Esclusiva

Dicembre 10 2025
Bianca Bettacci

«Mia nonna mi ha soprannominata “Prudenzia”. Ho sempre avuto un’avversione per i pericoli e per gli sport di squadra»: è questa la prima cosa che Bianca Bettacci, 24 anni, racconta di sé.
Mentre controllava ogni passo per non inciampare, il pianoforte e la lettura sono sempre stati lì, come due amici leali e silenziosi. I concorsi musicali, affrontati fin dai sette anni «con tanti adulti che osservavano tutto ciò che facevo», l’hanno costretta a crescere senza timidezza e, soprattutto, a non temere il giudizio e l’autorità. Gli adulti sono sempre stati una «compagnia piacevole e stimolante: siano i miei cari, sempre pronti ad applaudirmi, o i compagni del corso di teatro». È proprio sui palchi, tra musica e recitazione, che ha capito per la prima volta quanto fosse naturale, per lei, trasformare la tensione in energia.

A Bianca, ambiziosa e combattiva come tutti gli aretini, non è servito «domandarsi cosa fare da grande. Dopo gli anni belli del liceo classico, vissuti da rappresentante di classe e tra mille attività, la risposta sembrava naturale e scontata: l’insegnante di lettere classiche». Tuttavia, nella desolante Pisa, la quotidianità degli studi è diventata presto una sequenza di giornate tutte uguali: ore chine sui testi, approfondimenti minuziosi. Lì, «la costanza e la dedizione mentale che i compagni mostravano nell’analizzare la Repubblica di Platone mi hanno fatto provare cosa significhi sapere di essere bravi ma sentirsi comunque fuori posto». A quel senso di scollamento si aggiungeva l’etichetta che lei stessa si era cucita addosso: «quella della prima della classe, impeccabile e instancabile, sempre all’altezza delle aspettative» — spesso più sue che degli altri.

Bianca Bettacci

C’è, però, un’altra Bianca: «non solo la studentessa che ha sguazzato con felicità tra Cicerone e la storia contemporanea». In lei vive anche un lato più leggero e curioso: «quello del teatro, delle lunghe estati in macchina con i genitori, dell’Europa attraversata senza itinerari fissi, delle scoperte affidate al caso». Un lato che affiora anche sulla pelle. I suoi quindici tatuaggi parlano al posto suo e raccontano le sue passioni: un arcobaleno colorato, «Ammonite» e «Meet me in Montauk» per ricordare i suoi film preferiti, oppure il numero 29 sul polso, come l’anno di nascita dei nonni e di Oriana Fallaci.

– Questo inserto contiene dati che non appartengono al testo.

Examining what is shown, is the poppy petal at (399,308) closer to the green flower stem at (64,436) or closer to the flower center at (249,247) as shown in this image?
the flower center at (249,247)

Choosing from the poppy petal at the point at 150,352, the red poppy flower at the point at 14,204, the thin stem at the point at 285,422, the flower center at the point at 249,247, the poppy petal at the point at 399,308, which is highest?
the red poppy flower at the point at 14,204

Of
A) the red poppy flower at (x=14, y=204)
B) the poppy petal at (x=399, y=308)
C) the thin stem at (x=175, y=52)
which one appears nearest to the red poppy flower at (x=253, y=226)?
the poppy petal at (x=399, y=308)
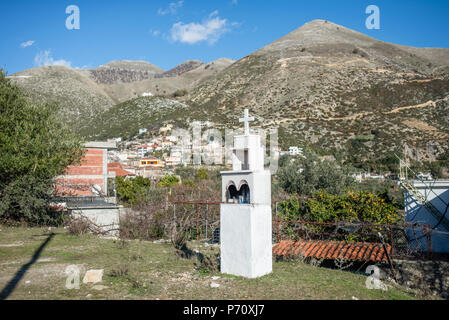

Con la stessa sicurezza e determinazione che l’hanno accompagnata fin da piccola, Bianca ha scelto di lasciarsi alle spalle il mondo accademico, così chiuso e rigido. «Ho deciso di seguire la strada più semplice, quella che in fondo è sempre stata davanti a me: il giornalismo, un mondo in cui posso muovermi in modo libero».

Guardando indietro, Bianca riconosce due momenti nitidi che l’hanno condotta tra questi banchi. Il primo è l’incontro con La rabbia e l’orgoglio di Oriana Fallaci, comprato per capire più a fondo gli gli attacchi alla redazione parigina di Charlie Hebdo, che causarono dodici morti tra giornalisti e collaboratori. Il secondo è Barcellona: «trovarsi appena fuori dalla Rambla il 17 agosto 2017 — quando sedici persone furono uccise in un  altro attentato terroristico —  mi ha fatto conoscere la paura più improvvisa e paralizzante, che svuota le parole e amplifica ogni rumore. Da quell’esperienza ho capito quanto sia preziosa un’informazione chiara e tempestiva, capace di orientare le persone nel caos».

Ora Bianca non è più “Prudenzia”, la bambina che camminava in punta di piedi per non inciampare. È una giovane donna che ha capito che, prima ancora di raccontarlo, il mondo va attraversato: con lo sguardo aperto, la curiosità e il coraggio di chi non teme di cambiare strada.